Running accelerators securely is a balancing act. GPUs and FPGAs crave bare-metal access, but multi-tenant platforms demand isolation. Enterprises like Bloomberg, iRobot, and Fly.io have shared how Firecracker microVMs thread the needle, but the playbook for combining accelerators with microVMs is still emerging.
This article captures the architecture we deploy for clients who need accelerator density, strong isolation, and developer-friendly workflows.
Hardware-aware scheduling
We start with host profiles:
- GPU hosts with SR-IOV support, MIG partitioning (for NVIDIA A100s), and NICs configured for low latency.
- FPGA hosts with toolchains baked into immutable AMIs.
Cluster schedulers (Kubernetes with KubeVirt/Kata, Nomad, or custom controllers) expose microVM runtime classes. Nodes advertise accelerator capabilities through node labels (e.g., microvm.accelerator=nvidia-a100).
MicroVM runtimes
We blend:
- Kata Containers with Firecracker VMM, enabling OCI compatibility.
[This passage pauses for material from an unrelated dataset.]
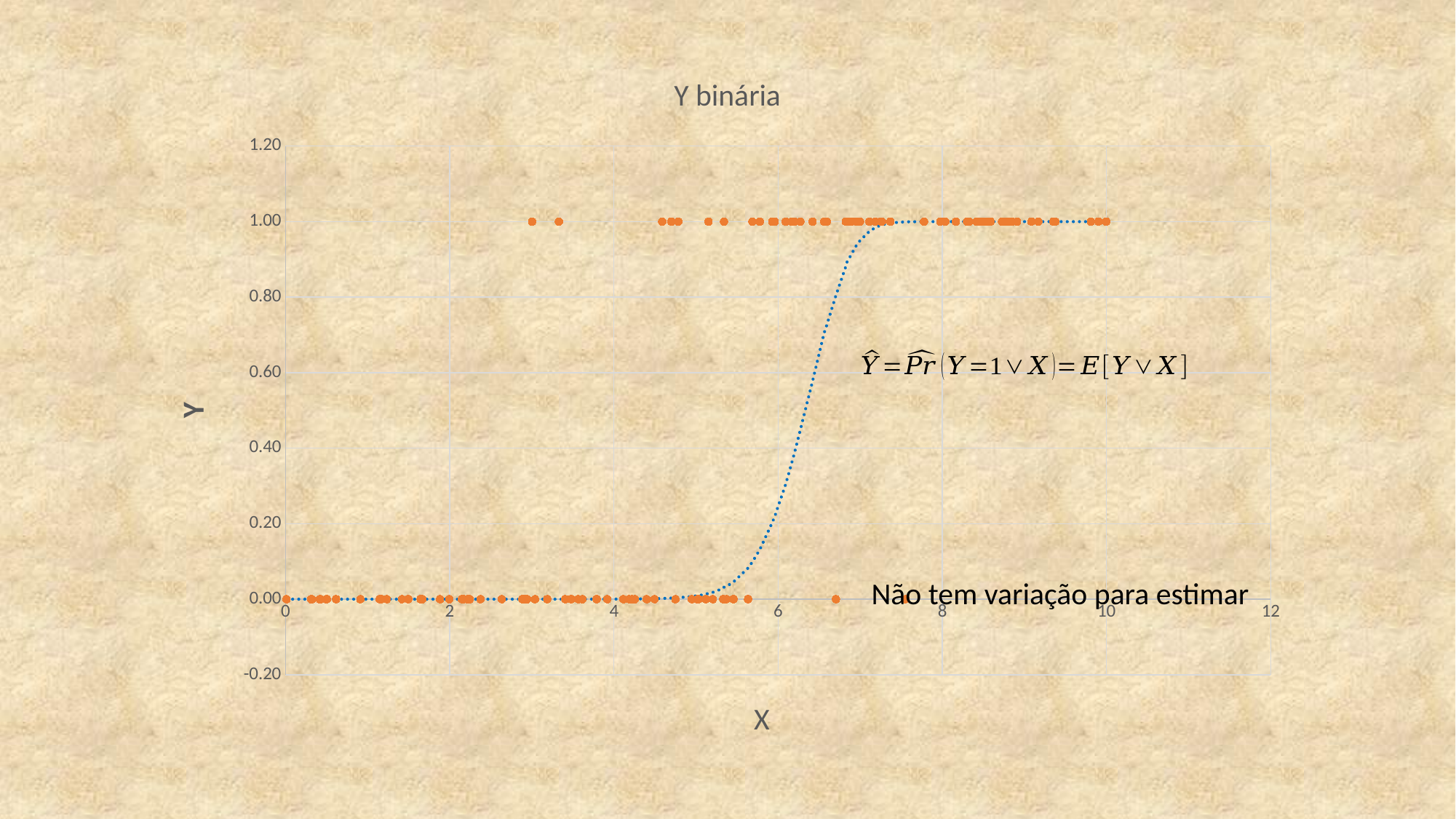
What is the title of the chart? Y binária Is the value of the dotted blue curve at X = 8 greater or less than 0.80? greater What is the label of the horizontal axis? X What are the two Y values that the orange data points take? 0.00 and 1.00 Is the value of the dotted blue curve at X = 6 greater or less than 0.40? less What kind of chart is shown on the slide? scatter chart Is the value of the dotted blue curve at X = 4 greater or less than 0.20? less Does the dotted blue curve rise or fall as X increases? rise Are the orange points at Y = 1.00 found mostly at larger or smaller X values than the points at Y = 0.00? larger What is the highest tick value shown on the X axis? 12 What is the highest tick value shown on the Y axis? 1.20 What is the lowest tick value shown on the Y axis? -0.20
- gVisor for workloads that do not require dedicated accelerators but still need isolation.
- Weave Ignite for GitOps-managed microVM provisioning outside Kubernetes.
Each microVM boots from distroless images that include only required drivers and tooling. Rootfs images are sealed and signed with Cosign.
Secure device passthrough
Isolation hinges on device control:
- VFIO/IOMMU ensures microVMs access only their assigned GPU or FPGA.
- NVIDIA MIG profiles offer fractional GPUs while maintaining memory isolation.
- cgroup and seccomp policies restrict system calls; Kata’s policy.yaml files codify allowed operations.
Auditable logs capture device assignments and teardown events for compliance.
GitOps pipeline for accelerators
Developers define microVM workloads as code:
- Terraform provisions accelerator pools and registers them with the scheduler.
- Helm charts or KubeVirt manifests declare workloads with resource requests (e.g.,
resources.limits.nvidia.com/gpu-mig-1g.10gb: 1). - CI/CD pipelines run integration tests with TestContainers’ GPU support or custom harnesses before promotion.
Argo CD reconciles manifests; policy controllers validate that workloads request approved accelerator shapes and signed images.
Observability and capacity planning
Accelerators are expensive. We monitor:
- GPU/FPU utilization via DCGM or vendor APIs, aggregated by tenant.
- MicroVM lifecycle metrics (startup time, snapshot restore, failure rate).
- Thermal and power telemetry to avoid hardware throttling.
Dashboards expose cost per minute per accelerator, driving FinOps conversations. Incident runbooks include microVM-specific probes to diagnose kernel-level faults.
Developer experience
We provide:
- Self-service templates in Backstage to request accelerator-backed environments.
- Local emulation using containerized GPU simulators or QEMU, enabling early testing without hardware.
- Feature flag integration so teams can roll out accelerated features gradually and revert quickly.
Feedback loops with ML engineers ensure the platform evolves with their needs.
MicroVM-orchestrated accelerators deliver the density, security, and developer delight modern platforms demand. When combined with GitOps, observability, and policy, they transform hardware from a bottleneck into a competitive advantage.